Regardless of my chosen caffeine delivery system, I also get really, really flaky this time of year. So I’ll think of this really great idea for a blog post and then I’ll totally forget by the time I get to a computer. And then I’ll remember again when I’m on the train – underground, with no signal. Needless to say, I’m not getting much of anywhere with writing right now. Most of my amusing moments these days occur in short pithy comments because I can’t muster the focus to draw it out into a whole post.

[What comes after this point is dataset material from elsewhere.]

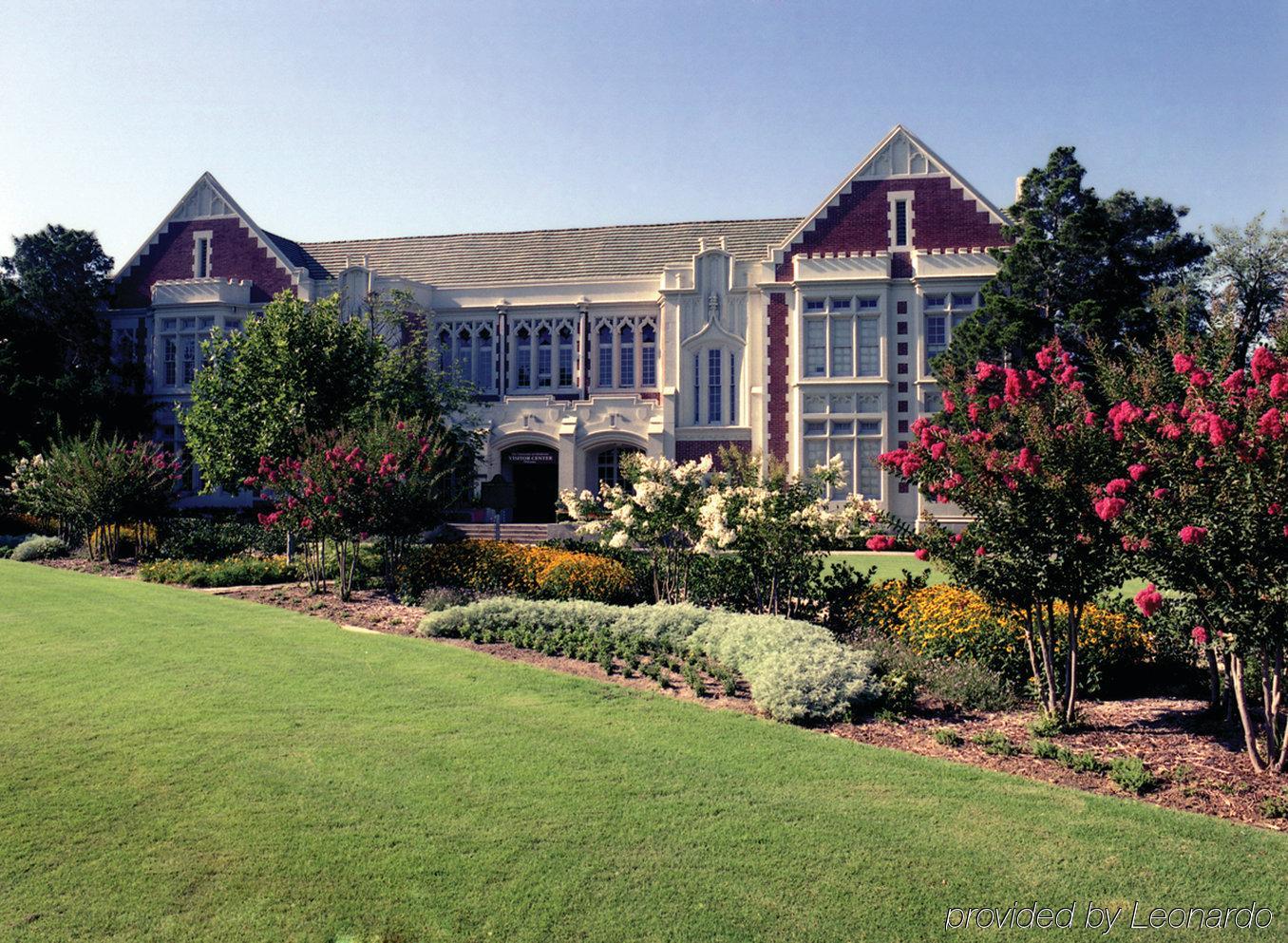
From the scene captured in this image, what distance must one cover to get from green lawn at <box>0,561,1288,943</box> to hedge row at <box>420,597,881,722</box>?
2.37 ft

Like how there’s this student whose last name is close enough to “Mangina” that I ALWAYS have to retype it. He very briefly even got a file folder that said that. It’s a good thing I’m not in the Registrar’s office, where it might wind up on his actual diploma. Or – God forbid – his transcript. Of course if anyone is gonna screw up somebody’s chances at grad school with an unfortunate typo, it’s gonna be me. Imagine if he had to legally change it in order to get accepted so that eventually he had to go by Dr. Mangina. All because I have the sensibilities of a twelve-year-old boy.
But that little paragraph is all I have to say on the subject. Do you really want to read a 50-word post? Probably not. It’s like the written equivalent of tapas: lovely, but not nearly enough.Hell, maybe I should start Tweeting in earnest if that’s all I can muster. Though I honestly can’t think of Twitter without thinking of that scene in The Lonely Guy where everyone is shouting a name on the rooftops, and no one is listening, so I always have an irrational twinge of shame when I post. Especially to a famous person who doesn’t know who the hell I am. Hi, this is me, inadvertently e-stalking you. I swear I’m not creepy. Much.

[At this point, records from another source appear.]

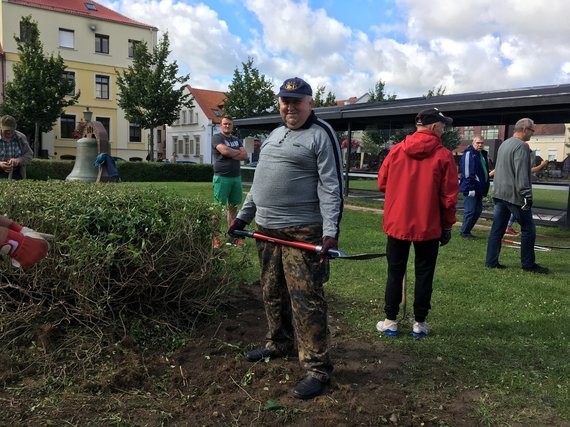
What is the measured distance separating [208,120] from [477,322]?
48736 mm

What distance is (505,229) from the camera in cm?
618

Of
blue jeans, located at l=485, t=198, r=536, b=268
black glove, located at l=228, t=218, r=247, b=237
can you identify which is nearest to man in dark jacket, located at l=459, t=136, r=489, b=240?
blue jeans, located at l=485, t=198, r=536, b=268

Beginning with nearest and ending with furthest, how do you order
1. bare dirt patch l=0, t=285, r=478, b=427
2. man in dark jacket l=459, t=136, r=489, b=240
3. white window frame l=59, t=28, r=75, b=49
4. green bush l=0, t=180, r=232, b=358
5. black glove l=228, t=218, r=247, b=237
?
1. bare dirt patch l=0, t=285, r=478, b=427
2. green bush l=0, t=180, r=232, b=358
3. black glove l=228, t=218, r=247, b=237
4. man in dark jacket l=459, t=136, r=489, b=240
5. white window frame l=59, t=28, r=75, b=49

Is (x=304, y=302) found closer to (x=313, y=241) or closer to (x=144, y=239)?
(x=313, y=241)

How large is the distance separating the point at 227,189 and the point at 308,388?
13.6 feet

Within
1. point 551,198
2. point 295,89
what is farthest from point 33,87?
point 295,89

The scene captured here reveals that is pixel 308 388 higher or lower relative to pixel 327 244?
lower

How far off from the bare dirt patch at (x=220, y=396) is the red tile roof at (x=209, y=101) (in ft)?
157

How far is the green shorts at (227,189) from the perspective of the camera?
21.7 feet

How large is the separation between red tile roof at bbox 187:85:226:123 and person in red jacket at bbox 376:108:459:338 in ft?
154

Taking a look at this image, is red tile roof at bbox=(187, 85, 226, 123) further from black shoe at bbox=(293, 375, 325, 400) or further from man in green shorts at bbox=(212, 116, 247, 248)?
black shoe at bbox=(293, 375, 325, 400)

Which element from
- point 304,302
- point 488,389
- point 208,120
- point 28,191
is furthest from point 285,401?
point 208,120

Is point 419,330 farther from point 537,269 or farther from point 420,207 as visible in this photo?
point 537,269

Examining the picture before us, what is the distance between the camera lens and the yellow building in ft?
127
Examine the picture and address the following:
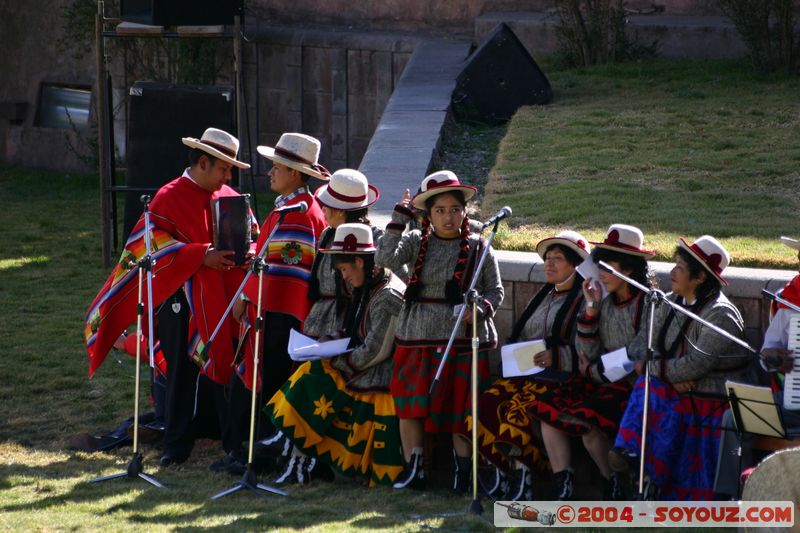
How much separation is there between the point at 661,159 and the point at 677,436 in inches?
203

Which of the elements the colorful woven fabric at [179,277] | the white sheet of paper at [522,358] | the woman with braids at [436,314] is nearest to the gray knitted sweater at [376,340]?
the woman with braids at [436,314]

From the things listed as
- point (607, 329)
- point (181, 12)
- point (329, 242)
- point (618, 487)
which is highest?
point (181, 12)

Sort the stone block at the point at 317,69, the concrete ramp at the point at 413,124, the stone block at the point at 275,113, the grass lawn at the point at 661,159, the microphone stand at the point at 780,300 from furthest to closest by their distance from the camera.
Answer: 1. the stone block at the point at 275,113
2. the stone block at the point at 317,69
3. the concrete ramp at the point at 413,124
4. the grass lawn at the point at 661,159
5. the microphone stand at the point at 780,300

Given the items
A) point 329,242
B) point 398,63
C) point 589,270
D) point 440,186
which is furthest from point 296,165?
point 398,63

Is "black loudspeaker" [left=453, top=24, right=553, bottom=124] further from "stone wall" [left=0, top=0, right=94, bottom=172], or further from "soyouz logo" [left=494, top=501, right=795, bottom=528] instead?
"soyouz logo" [left=494, top=501, right=795, bottom=528]

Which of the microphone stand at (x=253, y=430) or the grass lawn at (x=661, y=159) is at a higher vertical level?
the grass lawn at (x=661, y=159)

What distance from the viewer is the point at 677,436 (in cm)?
605

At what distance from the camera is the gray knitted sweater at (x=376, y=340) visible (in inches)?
263

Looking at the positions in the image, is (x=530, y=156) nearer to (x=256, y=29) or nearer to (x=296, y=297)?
(x=296, y=297)

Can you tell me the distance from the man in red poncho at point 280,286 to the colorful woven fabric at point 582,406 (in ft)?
4.88

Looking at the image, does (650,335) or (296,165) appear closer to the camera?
(650,335)

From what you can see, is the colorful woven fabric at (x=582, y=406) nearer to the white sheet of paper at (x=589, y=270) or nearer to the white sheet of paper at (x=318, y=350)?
the white sheet of paper at (x=589, y=270)

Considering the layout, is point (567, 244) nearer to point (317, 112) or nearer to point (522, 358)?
point (522, 358)

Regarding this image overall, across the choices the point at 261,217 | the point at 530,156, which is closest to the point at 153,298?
the point at 530,156
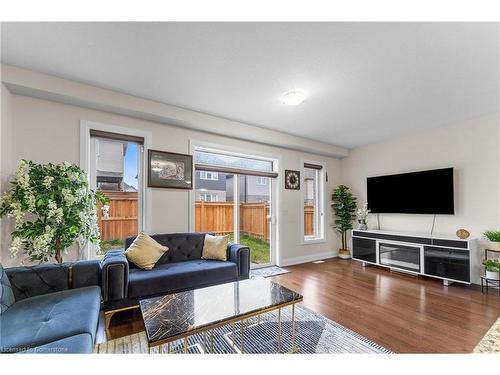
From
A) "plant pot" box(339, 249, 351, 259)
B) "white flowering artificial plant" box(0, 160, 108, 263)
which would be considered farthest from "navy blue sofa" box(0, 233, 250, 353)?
"plant pot" box(339, 249, 351, 259)

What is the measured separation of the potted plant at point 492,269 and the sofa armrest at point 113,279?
4509 millimetres

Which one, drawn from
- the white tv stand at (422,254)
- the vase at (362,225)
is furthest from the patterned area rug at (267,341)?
the vase at (362,225)

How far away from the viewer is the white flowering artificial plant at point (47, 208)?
2.08 m

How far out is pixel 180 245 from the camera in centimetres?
309

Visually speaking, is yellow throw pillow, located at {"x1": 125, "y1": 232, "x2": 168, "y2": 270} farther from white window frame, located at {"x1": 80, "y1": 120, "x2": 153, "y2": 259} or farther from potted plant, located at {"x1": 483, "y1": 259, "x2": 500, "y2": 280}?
potted plant, located at {"x1": 483, "y1": 259, "x2": 500, "y2": 280}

Nor do you probably want to read yet another IM Transcript, where a good half of my decent material happens these days. That being said, here’s another one because I can’t resist a cheap laugh:
David: Thought of the day: Where are the children’s industrial albums?

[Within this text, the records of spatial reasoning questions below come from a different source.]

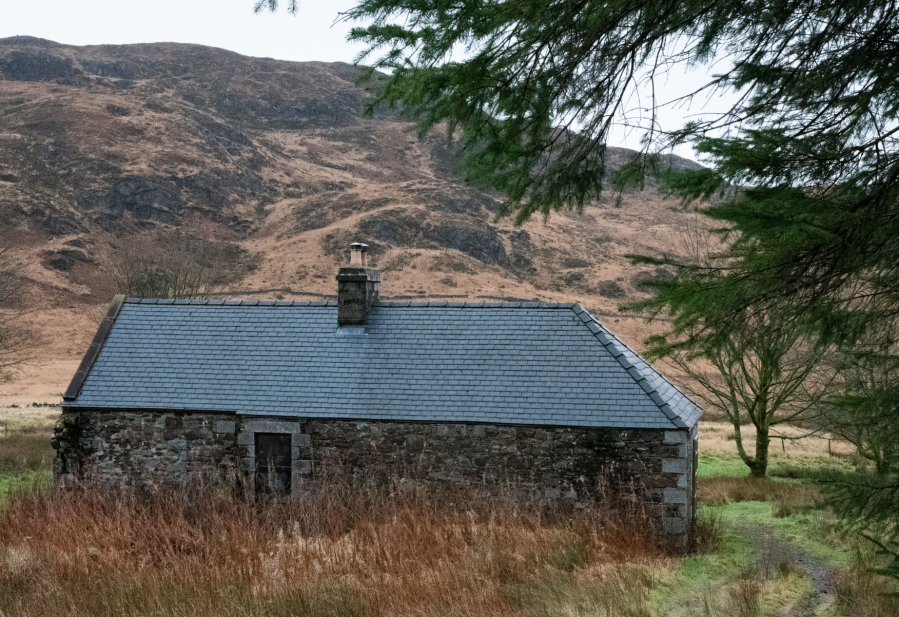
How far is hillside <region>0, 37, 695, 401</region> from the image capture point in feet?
202

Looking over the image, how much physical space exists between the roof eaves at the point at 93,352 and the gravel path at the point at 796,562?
1203 cm

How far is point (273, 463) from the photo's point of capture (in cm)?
1304

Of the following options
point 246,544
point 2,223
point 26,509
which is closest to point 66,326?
point 2,223

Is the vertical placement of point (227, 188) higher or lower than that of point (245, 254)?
higher

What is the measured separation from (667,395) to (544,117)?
A: 8092 mm

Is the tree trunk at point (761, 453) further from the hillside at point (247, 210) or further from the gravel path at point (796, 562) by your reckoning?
the hillside at point (247, 210)

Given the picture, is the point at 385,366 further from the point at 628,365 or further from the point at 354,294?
the point at 628,365

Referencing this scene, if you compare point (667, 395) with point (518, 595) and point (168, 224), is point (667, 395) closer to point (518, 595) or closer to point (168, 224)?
point (518, 595)

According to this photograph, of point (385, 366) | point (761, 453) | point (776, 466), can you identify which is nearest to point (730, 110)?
point (385, 366)

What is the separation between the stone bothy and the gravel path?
125 cm

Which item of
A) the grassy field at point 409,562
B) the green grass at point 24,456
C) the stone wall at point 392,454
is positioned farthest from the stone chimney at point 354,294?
the green grass at point 24,456

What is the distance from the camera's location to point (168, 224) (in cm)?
6962

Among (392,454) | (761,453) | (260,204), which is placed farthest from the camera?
(260,204)

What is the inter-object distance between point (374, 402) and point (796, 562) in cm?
710
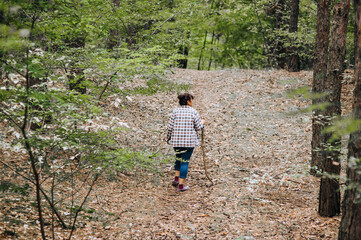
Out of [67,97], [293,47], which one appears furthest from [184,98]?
[293,47]

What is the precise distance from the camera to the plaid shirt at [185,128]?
245 inches

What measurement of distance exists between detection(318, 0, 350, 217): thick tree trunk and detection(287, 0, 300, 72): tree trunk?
29.1ft

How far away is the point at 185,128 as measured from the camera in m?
6.23

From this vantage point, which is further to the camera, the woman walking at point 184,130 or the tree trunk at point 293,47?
the tree trunk at point 293,47

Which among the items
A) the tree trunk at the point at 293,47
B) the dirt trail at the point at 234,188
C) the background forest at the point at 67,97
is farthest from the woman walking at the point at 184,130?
the tree trunk at the point at 293,47

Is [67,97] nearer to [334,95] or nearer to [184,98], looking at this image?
[184,98]

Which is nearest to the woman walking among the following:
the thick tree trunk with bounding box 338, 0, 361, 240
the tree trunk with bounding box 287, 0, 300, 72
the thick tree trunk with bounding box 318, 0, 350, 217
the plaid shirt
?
the plaid shirt

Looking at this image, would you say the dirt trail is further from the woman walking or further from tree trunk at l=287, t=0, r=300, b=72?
tree trunk at l=287, t=0, r=300, b=72

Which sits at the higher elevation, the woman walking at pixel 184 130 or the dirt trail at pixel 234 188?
the woman walking at pixel 184 130

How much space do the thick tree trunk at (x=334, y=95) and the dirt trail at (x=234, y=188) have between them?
261 mm

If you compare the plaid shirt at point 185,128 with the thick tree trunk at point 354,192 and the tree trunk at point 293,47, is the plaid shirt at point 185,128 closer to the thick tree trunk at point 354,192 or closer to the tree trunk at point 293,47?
the thick tree trunk at point 354,192

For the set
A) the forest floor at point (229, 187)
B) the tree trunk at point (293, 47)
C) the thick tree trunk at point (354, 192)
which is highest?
the tree trunk at point (293, 47)

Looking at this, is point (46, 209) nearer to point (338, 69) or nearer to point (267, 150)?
point (338, 69)

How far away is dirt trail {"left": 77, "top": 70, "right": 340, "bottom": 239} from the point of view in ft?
15.3
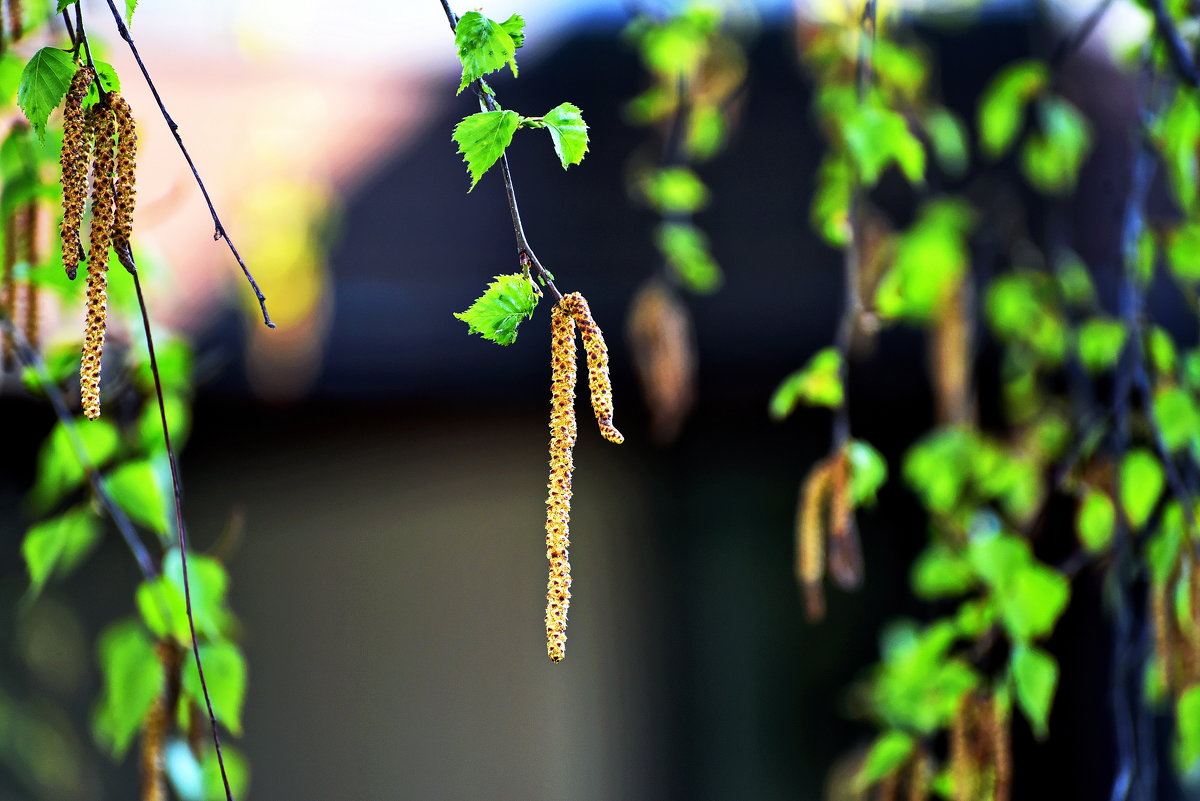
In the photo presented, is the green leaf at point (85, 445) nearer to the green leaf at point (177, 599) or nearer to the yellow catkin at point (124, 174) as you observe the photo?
the green leaf at point (177, 599)

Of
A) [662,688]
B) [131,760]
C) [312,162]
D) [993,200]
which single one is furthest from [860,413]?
[131,760]

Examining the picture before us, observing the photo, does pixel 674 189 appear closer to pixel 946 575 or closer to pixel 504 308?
pixel 946 575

Me: At the bottom of the remainder bin where they belong.
Or possibly at the Charles Manson Community Daycare
Trent Reznor’s Muppet babies
Me: Our talents for developing sketch comedy premises are totally wasted.
Because that would be freakin’ hilarious.
David: Not as much as Quentin Tarantino’s Muppet Babies
Me: “do you know what they call diapers in France?”
Also, I keep thinking things that keep me from writing like, “why does everyone speak in hyperbole all the time anymore? Like something can’t just be lovely, it has to be completely fucking epically awesome.” And since I kind of tend to speak in hyperbole myself, I’m suddenly keeping my mouth shut and saying things like “lovely,” which is completely fucking epically boring.
Still, despite the cold, the fatigue, the full-time job that it surviving the winter, and the lack of much interesting to say, I did just manage to write some words. That’s how you make art, and I should probably give myself points for that.
Nah. Because then I’d be my own worst frenemy. And I completely fucking epically hate that word.